We reject this contention as we are satisfied that the ambiguity of which
appellants complain is not real and we see no reason to believe that the jury failed to
understand that to convict it had to find beyond a reasonable doubt that appellants
knowingly filed personal tax returns that understated their joint taxable income. We
cannot believe that the jury, when it considered the charge, did not understand the
elements of the offenses involved here.
Appellants claim that the court’s charge to the jury on "willfulness" and "good
faith" confused the jury into applying the "objective reasonableness" approach prohibited
by Cheek v. United States,
498 U.S. 192,
111 S. Ct. 604 (1991). We review the
instructions on this point on a plenary basis for legal correctness but on an abuse of
discretion basis on matters of phrasing. See United States v. Zehrbach,
47 F.3d 1252,
1260 (3d Cir. 1995). Here we are satisfied that viewed in its entirety the court’s charge
on "willfulness" and "good faith" left no doubt that the defense of "good faith" need not
be objectively reasonable. Moreover, the instructions clearly set forth that the burden of
proving willfulness rested with the government.

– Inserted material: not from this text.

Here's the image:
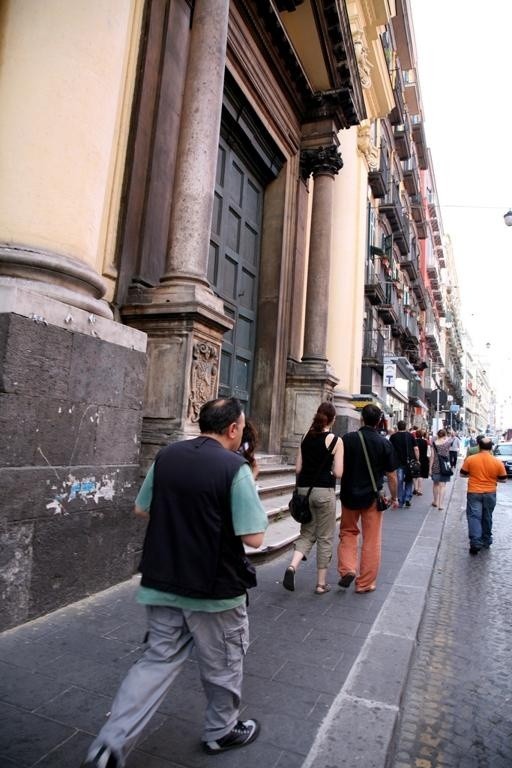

With regard to willfulness, the district court stated in part:
[T]he government must prove beyond a reasonable doubt that each
defendant acted willfully. To act willfully means to act voluntarily and
deliberately and intending to violate a known legal duty. . . . The word
willfully as used in these instructions means a voluntary intentional
violation of a known legal duty, in other words, the defendant must have
acted voluntarily and intentionally with the specific intent to do
something he or she knew the law prohibited, that is to say with intent
either to disobey or to disregard the law.
App. at 298-300.
With regard to the "good faith" defense, appellants argue that the district court
led the jury to believe that it was their burden to show good faith and that their belief
must have been objectively reasonable. Appellants contend that the court’s statement that
"[i]f a person acts without reasonable grounds for belief that his or her conduct is lawful,
it is for the jury to decide whether that person has acted in good faith . . ." violated Unite
States v. Powell,
955 F.2d 1206 (9th Cir. 1991).
The district court stated:
Now, the good faith of a defendant is a complete defense to
the tax charges in the indictment because good faith is simply
inconsistent with willfully attempting to evade or defeat any tax,
subscribing to a false return or aiding and assisting the preparation of a
false tax return.
While the term good faith has no precise definition, it
means, among other things, an honest belief, a lack of malice, and the
intent to perform all lawful obligations. A person who acts on a belief
or on an opinion honestly held is not punishable under this statute
merely because that honest belief is unreasonable or turns out to be
incorrect or wrong. . . . If a person acts without reasonable grounds for
belief that his or her conduct is lawful, it is for the jury to decide
whether that person has acted in good faith in order to comply with the
law or whether that person has willfully attempted to evade or defeat the
tax, subscribed to a false return, or aid and assist the preparation of a
false tax return.
A person who believes that his or her tax return truthfully
reports the taxable income and allowable deductions under the tax law
acts in good faith and cannot be found guilty of willfully committing the
offenses charged in the indictment. . . . The burden of proving good
faith does not rest with the defendants because the defendants have no
obligation to prove anything to you. The government has the burden of
proving to you beyond a reasonable doubt that each defendant acted
willfully.
App. at 301-04. In context, the court’s instructions on willfulness and good faith did not
mislead the jury as to the burden of proof and did not lead the jury into believing that the
"good faith" defense required appellants to have an objectively reasonable belief in the
propriety of their actions. Thus, the court’s charge captures both the spirit and the letter
of the law as set forth in Cheek and is not contrary to Powell.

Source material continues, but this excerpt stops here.